__Written task 1__: How many units does the 664 N. Michigan Ave. project have, according to the Ritz-Carlton article?
*** Opening Reading passage ***
Market Conditions: What’s Up With the Ritz? 664 N. Michigan in River North

118 e erie

It has been one of the most anticipated buildings to begin closings since the real estate bust.

The Ritz-Carlton Residences at 664 N. Michigan in River North finally began closings in February 2013 after several delays.

Only if you looked at public records, it seemed as if nothing was closing despite the fact that, apparently at one point, nearly 40% of the building was pre-sold.

Crain’s Reports:

Thirty-one buyers who agreed to purchase a condo in the 89-unit project at 664 N. Michigan Ave. dropped their sales contracts in the first quarter, according to Chicago consulting firm Appraisal Research Counselors. The development, which began marketing in 2006, had just 11 sales under contract at the end of the quarter.

Apparently, country records show just 5 condos have closed since February. Prism, the developer, says 8 sales have closed and “many” of the pending buyers who backed out of contracts are now “displaying interest” in the tower again.
*** Closing Reading passage ***
*** Opening Source information ***
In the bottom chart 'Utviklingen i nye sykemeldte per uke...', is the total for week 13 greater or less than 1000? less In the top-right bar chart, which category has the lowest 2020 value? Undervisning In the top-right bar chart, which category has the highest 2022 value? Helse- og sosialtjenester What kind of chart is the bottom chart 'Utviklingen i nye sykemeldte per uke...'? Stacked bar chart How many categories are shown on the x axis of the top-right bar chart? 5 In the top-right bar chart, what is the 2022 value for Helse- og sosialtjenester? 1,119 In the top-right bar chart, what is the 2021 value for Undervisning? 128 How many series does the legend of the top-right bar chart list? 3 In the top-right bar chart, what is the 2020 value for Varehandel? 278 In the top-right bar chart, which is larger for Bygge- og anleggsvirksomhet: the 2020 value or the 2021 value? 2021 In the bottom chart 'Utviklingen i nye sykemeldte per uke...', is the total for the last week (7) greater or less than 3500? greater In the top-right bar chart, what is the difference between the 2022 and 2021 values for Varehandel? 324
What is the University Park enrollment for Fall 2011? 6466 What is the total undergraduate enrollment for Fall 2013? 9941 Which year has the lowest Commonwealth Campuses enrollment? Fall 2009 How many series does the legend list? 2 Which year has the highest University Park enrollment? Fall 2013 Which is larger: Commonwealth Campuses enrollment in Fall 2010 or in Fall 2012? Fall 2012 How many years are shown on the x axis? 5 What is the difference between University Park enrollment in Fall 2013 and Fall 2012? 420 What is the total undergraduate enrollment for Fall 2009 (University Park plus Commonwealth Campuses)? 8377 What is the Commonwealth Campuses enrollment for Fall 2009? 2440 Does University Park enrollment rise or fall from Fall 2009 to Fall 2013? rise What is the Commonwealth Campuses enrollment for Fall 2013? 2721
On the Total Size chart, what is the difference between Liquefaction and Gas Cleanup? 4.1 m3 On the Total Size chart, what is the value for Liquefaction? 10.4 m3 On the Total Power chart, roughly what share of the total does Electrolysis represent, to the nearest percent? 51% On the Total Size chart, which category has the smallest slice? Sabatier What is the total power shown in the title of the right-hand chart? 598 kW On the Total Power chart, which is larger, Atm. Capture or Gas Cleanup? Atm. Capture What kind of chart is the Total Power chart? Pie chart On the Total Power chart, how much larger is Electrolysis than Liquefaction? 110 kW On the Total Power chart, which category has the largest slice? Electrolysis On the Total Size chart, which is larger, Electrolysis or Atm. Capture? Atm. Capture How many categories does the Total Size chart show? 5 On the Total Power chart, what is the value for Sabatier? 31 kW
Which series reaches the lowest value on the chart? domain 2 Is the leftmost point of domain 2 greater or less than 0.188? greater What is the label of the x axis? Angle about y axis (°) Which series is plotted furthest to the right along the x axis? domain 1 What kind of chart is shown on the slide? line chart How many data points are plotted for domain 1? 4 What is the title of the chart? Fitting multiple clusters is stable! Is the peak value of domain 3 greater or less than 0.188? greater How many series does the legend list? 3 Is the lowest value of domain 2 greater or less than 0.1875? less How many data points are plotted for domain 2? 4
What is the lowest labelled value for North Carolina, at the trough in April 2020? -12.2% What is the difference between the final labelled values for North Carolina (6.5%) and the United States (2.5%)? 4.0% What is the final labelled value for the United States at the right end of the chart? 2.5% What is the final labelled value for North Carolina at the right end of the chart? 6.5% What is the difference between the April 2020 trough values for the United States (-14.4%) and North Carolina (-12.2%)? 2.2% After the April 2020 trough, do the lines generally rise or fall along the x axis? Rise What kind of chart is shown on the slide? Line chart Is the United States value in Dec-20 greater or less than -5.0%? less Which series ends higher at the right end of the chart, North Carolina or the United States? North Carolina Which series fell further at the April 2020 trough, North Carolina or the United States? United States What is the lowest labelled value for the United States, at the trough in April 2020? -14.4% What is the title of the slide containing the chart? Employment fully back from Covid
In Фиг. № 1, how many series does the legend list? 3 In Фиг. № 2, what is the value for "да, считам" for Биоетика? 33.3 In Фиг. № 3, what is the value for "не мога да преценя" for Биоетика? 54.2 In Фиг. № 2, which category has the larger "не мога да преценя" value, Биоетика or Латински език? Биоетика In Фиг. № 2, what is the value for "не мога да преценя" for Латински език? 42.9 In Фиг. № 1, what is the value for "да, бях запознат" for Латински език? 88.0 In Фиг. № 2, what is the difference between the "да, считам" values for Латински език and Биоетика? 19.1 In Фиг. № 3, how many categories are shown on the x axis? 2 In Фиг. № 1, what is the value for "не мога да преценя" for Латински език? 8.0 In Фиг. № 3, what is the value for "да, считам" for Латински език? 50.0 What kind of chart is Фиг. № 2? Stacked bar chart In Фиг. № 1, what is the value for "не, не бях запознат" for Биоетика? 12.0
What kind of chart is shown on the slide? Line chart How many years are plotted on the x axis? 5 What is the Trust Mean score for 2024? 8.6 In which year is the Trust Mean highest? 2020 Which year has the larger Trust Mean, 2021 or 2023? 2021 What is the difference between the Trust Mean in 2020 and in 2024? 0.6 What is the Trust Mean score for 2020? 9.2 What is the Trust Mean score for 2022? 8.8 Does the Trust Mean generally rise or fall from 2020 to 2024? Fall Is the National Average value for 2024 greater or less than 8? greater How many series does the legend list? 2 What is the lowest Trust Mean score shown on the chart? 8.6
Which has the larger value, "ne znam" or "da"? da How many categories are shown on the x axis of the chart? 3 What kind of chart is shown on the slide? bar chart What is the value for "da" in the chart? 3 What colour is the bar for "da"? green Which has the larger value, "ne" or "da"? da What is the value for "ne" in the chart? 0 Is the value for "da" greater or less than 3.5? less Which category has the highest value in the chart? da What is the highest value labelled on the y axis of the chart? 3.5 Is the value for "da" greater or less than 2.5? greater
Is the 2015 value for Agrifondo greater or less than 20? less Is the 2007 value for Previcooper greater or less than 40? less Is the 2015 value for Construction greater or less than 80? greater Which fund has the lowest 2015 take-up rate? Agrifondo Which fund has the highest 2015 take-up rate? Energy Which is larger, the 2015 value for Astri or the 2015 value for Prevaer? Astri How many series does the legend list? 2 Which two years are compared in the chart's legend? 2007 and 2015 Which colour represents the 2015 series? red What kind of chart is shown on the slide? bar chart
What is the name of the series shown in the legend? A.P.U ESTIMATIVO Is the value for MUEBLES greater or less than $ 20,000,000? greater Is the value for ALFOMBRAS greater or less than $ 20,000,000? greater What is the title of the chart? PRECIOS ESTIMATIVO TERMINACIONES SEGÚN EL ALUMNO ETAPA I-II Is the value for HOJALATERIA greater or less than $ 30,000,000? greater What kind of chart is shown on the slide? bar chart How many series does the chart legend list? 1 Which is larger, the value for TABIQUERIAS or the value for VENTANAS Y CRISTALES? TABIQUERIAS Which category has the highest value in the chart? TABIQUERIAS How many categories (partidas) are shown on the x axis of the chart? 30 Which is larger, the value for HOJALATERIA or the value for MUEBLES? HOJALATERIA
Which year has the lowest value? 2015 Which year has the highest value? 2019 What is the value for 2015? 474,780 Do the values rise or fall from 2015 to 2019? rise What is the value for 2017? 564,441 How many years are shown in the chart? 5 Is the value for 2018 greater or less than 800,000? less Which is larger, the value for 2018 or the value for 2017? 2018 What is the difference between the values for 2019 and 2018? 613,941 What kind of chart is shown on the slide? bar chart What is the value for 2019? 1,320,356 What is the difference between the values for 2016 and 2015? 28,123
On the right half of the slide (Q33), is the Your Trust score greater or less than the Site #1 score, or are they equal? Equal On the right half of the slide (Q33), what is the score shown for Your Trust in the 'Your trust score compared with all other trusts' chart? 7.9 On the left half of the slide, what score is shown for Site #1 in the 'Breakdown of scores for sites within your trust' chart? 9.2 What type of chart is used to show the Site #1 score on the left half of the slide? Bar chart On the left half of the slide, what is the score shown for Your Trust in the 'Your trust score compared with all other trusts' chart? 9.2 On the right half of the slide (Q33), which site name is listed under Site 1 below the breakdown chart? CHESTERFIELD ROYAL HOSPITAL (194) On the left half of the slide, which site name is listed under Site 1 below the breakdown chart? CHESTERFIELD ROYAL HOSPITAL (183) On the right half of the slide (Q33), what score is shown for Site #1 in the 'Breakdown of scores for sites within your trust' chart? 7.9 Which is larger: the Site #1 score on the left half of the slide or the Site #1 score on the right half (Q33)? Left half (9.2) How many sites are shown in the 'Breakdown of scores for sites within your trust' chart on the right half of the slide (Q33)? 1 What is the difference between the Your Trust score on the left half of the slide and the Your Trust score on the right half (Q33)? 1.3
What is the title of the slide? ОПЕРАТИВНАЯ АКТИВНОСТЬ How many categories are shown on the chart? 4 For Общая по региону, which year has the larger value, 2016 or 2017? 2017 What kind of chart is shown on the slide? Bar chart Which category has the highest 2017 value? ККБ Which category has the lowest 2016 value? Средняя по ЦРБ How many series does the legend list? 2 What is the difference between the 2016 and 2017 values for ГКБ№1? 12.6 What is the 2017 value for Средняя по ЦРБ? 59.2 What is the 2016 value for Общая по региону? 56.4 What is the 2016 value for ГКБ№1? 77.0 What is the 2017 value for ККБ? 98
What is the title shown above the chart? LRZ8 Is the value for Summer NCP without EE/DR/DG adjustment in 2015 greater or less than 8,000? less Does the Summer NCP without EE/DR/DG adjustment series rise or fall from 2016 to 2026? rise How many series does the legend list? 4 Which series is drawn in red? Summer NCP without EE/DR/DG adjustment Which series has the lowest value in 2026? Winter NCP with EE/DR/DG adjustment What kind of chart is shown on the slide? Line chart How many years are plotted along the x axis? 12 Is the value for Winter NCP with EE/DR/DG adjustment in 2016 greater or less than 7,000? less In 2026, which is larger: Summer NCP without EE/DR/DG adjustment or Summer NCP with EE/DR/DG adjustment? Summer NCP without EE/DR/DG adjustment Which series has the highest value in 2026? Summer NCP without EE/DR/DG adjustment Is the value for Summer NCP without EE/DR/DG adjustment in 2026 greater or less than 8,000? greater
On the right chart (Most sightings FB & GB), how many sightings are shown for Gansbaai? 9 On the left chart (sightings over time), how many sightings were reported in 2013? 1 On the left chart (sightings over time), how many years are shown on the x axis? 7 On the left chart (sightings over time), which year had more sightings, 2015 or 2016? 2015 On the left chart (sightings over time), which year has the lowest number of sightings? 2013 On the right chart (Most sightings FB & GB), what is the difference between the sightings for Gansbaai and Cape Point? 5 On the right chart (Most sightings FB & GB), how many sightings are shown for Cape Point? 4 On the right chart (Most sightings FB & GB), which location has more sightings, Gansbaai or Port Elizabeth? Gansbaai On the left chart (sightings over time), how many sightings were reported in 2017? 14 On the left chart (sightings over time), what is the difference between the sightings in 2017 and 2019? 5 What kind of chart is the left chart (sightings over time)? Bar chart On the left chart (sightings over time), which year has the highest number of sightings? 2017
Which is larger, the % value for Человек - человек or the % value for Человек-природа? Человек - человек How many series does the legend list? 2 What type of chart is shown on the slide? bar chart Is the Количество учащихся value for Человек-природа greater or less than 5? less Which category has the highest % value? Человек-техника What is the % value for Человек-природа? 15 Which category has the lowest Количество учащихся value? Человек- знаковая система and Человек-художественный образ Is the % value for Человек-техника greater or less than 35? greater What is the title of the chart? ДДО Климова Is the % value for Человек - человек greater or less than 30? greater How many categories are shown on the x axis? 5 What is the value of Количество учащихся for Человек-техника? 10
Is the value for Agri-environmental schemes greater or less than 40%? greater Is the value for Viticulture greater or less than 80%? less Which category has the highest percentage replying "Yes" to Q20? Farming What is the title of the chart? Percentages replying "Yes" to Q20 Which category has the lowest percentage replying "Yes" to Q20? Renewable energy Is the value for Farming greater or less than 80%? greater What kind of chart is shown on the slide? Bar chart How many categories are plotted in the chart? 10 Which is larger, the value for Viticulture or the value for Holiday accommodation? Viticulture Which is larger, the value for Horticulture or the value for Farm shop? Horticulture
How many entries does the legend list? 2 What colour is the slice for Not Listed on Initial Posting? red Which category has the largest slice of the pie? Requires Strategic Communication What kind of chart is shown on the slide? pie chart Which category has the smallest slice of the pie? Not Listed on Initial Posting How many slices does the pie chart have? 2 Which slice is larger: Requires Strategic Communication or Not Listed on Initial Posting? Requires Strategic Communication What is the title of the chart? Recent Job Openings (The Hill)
*** Closing Source information ***
__Written task 2__: From the records, copy each line that contains the word "generally".

__Result 1__: 89 units

__Result 2__:
What is the lowest labelled value for North Carolina, at the trough in April 2020? -12.2% What is the difference between the final labelled values for North Carolina (6.5%) and the United States (2.5%)? 4.0% What is the final labelled value for the United States at the right end of the chart? 2.5% What is the final labelled value for North Carolina at the right end of the chart? 6.5% What is the difference between the April 2020 trough values for the United States (-14.4%) and North Carolina (-12.2%)? 2.2% After the April 2020 trough, do the lines generally rise or fall along the x axis? Rise What kind of chart is shown on the slide? Line chart Is the United States value in Dec-20 greater or less than -5.0%? less Which series ends higher at the right end of the chart, North Carolina or the United States? North Carolina Which series fell further at the April 2020 trough, North Carolina or the United States? United States What is the lowest labelled value for the United States, at the trough in April 2020? -14.4% What is the title of the slide containing the chart? Employment fully back from Covid
What kind of chart is shown on the slide? Line chart How many years are plotted on the x axis? 5 What is the Trust Mean score for 2024? 8.6 In which year is the Trust Mean highest? 2020 Which year has the larger Trust Mean, 2021 or 2023? 2021 What is the difference between the Trust Mean in 2020 and in 2024? 0.6 What is the Trust Mean score for 2020? 9.2 What is the Trust Mean score for 2022? 8.8 Does the Trust Mean generally rise or fall from 2020 to 2024? Fall Is the National Average value for 2024 greater or less than 8? greater How many series does the legend list? 2 What is the lowest Trust Mean score shown on the chart? 8.6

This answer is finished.